_Assignment_: In the data below, find every line that has the string "auto", and copy it.

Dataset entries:
- - - - -

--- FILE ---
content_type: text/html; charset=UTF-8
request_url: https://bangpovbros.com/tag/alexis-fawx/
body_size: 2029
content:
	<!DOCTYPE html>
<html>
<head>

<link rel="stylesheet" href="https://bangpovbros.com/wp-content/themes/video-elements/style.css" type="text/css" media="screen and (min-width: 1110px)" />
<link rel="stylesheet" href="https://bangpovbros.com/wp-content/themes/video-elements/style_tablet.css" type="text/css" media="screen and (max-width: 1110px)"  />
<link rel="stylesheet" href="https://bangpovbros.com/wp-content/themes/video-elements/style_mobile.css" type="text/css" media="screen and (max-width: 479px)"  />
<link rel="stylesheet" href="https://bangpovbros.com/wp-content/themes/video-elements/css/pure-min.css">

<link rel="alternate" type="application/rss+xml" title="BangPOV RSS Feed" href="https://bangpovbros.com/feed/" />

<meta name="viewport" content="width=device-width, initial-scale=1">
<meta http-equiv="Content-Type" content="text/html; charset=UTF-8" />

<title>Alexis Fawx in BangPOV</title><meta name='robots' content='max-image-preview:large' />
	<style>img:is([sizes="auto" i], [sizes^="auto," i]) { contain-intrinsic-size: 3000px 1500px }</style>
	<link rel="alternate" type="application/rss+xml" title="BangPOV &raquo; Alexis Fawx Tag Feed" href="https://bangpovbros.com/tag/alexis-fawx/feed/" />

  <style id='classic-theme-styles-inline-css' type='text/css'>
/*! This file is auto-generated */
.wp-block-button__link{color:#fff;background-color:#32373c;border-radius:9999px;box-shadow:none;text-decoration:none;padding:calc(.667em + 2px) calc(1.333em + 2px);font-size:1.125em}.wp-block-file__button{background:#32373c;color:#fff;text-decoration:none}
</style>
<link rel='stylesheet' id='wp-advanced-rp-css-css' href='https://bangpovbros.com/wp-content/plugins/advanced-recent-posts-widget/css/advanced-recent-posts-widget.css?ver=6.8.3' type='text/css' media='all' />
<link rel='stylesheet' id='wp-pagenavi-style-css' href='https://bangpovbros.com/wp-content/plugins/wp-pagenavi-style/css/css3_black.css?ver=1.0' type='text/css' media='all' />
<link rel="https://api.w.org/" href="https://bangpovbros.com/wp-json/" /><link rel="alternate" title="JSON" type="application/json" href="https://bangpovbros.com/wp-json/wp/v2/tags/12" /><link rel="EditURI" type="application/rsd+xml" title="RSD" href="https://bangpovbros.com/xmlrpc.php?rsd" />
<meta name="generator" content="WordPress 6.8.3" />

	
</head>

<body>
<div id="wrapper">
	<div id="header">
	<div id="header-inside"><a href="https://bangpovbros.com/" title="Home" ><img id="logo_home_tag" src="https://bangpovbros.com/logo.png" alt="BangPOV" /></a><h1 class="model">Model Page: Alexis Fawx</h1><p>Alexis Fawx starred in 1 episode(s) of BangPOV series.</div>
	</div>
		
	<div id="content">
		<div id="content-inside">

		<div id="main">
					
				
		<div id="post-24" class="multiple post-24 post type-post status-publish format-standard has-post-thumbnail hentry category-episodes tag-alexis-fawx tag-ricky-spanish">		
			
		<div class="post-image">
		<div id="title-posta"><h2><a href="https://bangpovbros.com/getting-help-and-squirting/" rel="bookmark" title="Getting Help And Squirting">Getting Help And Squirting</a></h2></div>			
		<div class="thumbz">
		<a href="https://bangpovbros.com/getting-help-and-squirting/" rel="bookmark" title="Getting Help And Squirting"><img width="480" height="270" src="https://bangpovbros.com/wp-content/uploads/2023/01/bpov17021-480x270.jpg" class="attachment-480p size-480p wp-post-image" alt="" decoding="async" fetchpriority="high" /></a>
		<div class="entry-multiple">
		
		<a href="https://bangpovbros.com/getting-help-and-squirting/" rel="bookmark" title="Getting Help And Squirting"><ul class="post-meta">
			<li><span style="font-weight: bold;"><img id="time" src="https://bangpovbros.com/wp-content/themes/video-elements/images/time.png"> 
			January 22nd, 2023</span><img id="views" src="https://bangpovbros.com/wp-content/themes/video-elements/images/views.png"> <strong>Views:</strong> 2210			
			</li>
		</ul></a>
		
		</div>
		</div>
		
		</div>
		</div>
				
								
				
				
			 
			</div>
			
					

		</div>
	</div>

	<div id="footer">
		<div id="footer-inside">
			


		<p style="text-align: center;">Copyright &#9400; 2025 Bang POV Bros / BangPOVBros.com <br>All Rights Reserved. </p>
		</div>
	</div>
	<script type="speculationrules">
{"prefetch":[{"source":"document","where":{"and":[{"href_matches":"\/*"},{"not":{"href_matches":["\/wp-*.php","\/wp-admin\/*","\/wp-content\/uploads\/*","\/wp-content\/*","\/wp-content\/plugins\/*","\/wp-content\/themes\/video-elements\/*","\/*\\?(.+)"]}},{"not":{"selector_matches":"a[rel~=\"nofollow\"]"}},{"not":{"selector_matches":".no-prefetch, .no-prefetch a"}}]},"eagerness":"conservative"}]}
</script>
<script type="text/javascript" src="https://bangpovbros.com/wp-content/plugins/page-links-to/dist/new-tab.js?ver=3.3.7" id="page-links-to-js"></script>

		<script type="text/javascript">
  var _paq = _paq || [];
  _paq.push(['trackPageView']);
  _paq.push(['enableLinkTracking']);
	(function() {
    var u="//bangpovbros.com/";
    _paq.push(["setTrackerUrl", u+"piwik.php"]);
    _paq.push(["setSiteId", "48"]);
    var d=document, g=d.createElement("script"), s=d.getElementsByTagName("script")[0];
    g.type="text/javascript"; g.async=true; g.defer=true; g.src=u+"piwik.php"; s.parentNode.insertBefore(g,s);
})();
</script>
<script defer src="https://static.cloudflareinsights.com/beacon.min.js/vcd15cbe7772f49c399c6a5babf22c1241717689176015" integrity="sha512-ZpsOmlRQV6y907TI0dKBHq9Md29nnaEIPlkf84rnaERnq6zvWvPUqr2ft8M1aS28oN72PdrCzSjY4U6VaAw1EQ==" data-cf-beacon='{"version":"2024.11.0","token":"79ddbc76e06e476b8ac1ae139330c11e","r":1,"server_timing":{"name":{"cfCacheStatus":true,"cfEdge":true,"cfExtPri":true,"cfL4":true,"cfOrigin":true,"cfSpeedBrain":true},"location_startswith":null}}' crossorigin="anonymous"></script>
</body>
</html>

- - - - -

_Task response_:
	<style>img:is([sizes="auto" i], [sizes^="auto," i]) { contain-intrinsic-size: 3000px 1500px }</style>
/*! This file is auto-generated */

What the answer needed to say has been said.